Bacaan

○ ○ ○ ○ ○

Breaking News

DUNIA LUAR HANYALAH KANVAS; BATIN KITA ADALAH KUASNYA

Oleh: Prof Makin Perdana Kusuma - Depok, 12 September 2025.
Di kedalaman jiwa manusia, ada mata air yang tak terlihat mata, namun darinya mengalir segala sikap dan tindakan. Bila air itu keruh, maka sungai perilaku yang keluar pun akan membawa lumpur; bila air itu jernih, maka alirannya akan memantulkan cahaya. "Perilaku yang tampak hanyalah cermin dari kondisi batin yang tersembunyi" (Suryanto, 2021). Maka, orang yang bersikap tidak baik kepada orang lain sesungguhnya sedang memantulkan badai yang bergejolak di dalam dirinya. Dan hanya hati yang teduh yang mampu meneduhkan dunia di sekitarnya.

Psikologi positif menegaskan bahwa kesejahteraan batin adalah fondasi bagi perilaku prososial. "Kondisi emosi positif meningkatkan kecenderungan untuk membantu dan berinteraksi secara konstruktif" (Fredrickson, 2001). Sebaliknya, individu yang terjebak dalam stres kronis atau konflik internal cenderung menunjukkan perilaku defensif, agresif, atau apatis. Dengan kata lain, kualitas interaksi sosial kita sangat bergantung pada kualitas ruang batin yang kita rawat. Maka, untuk bisa menebarkan cinta kasih, maka seseorang haruslah memiliki persediaan cinta kasih terlebih dahulu di dalam dirinya.

○ ○ ○ ○ ○

Materi yang Disediakan
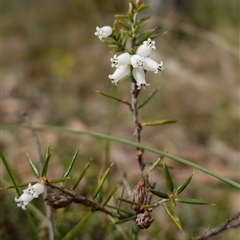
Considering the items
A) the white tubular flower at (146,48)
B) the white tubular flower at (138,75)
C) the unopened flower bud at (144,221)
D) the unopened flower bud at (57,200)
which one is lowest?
the unopened flower bud at (144,221)

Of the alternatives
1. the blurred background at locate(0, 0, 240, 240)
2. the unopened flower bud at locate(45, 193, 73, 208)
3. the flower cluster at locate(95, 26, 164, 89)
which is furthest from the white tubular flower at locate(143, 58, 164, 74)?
the unopened flower bud at locate(45, 193, 73, 208)

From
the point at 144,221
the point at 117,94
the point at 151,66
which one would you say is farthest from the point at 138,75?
the point at 117,94

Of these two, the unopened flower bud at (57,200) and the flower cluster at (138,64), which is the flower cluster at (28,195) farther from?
the flower cluster at (138,64)

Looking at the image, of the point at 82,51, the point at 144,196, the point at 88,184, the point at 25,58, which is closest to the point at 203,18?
the point at 82,51

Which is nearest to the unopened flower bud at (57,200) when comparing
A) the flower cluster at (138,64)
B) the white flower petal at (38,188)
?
the white flower petal at (38,188)

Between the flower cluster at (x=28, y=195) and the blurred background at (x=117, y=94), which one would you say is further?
the blurred background at (x=117, y=94)

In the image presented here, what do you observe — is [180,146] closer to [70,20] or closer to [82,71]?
[82,71]
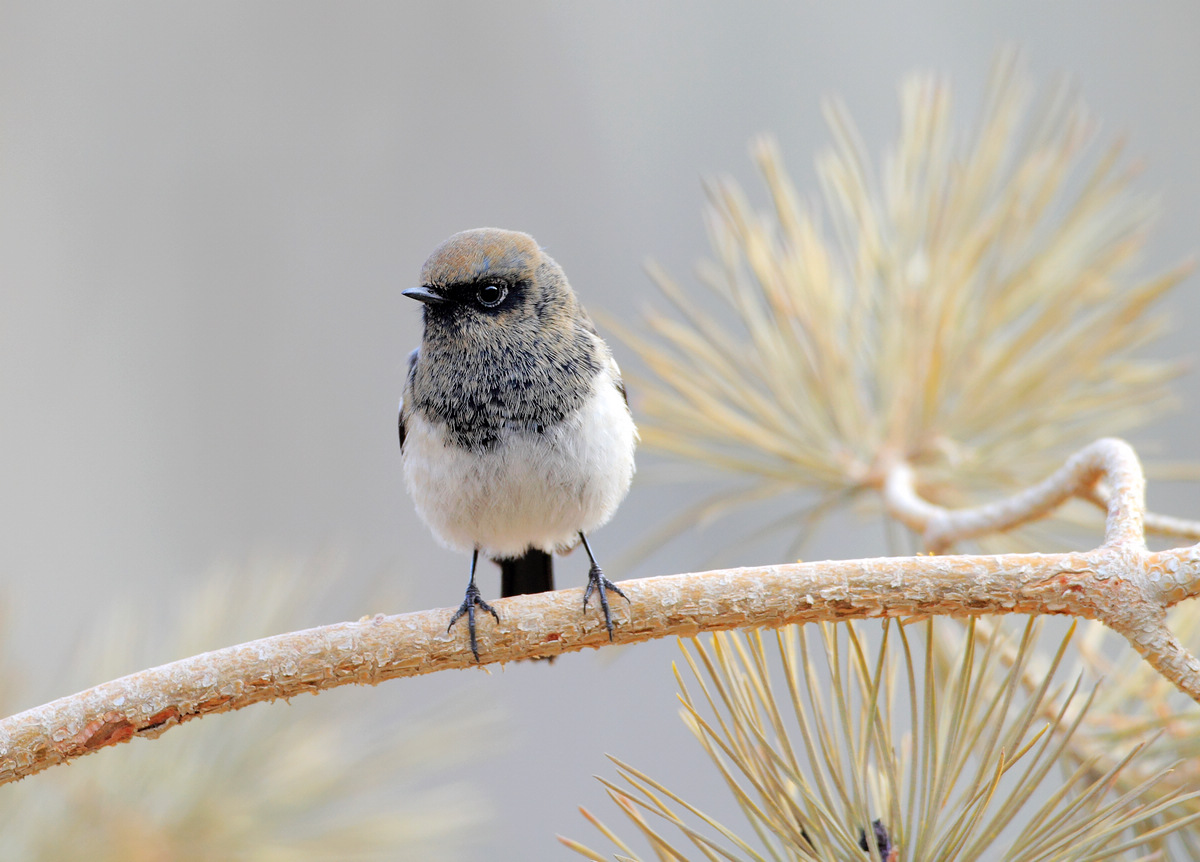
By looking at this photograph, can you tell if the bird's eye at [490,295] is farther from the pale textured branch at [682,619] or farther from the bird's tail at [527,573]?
the pale textured branch at [682,619]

○ ○ ○ ○ ○

Soal
Salin kembali bagian bacaan tentang batin dan perilaku dari "Breaking News" sampai "dunia di sekitarnya.", lalu tukar "mata air" dengan "sumber air".

Jawaban yang Diharapkan
Breaking News

DUNIA LUAR HANYALAH KANVAS; BATIN KITA ADALAH KUASNYA

Oleh: Prof Makin Perdana Kusuma - Depok, 12 September 2025.
Di kedalaman jiwa manusia, ada sumber air yang tak terlihat mata, namun darinya mengalir segala sikap dan tindakan. Bila air itu keruh, maka sungai perilaku yang keluar pun akan membawa lumpur; bila air itu jernih, maka alirannya akan memantulkan cahaya. "Perilaku yang tampak hanyalah cermin dari kondisi batin yang tersembunyi" (Suryanto, 2021). Maka, orang yang bersikap tidak baik kepada orang lain sesungguhnya sedang memantulkan badai yang bergejolak di dalam dirinya. Dan hanya hati yang teduh yang mampu meneduhkan dunia di sekitarnya.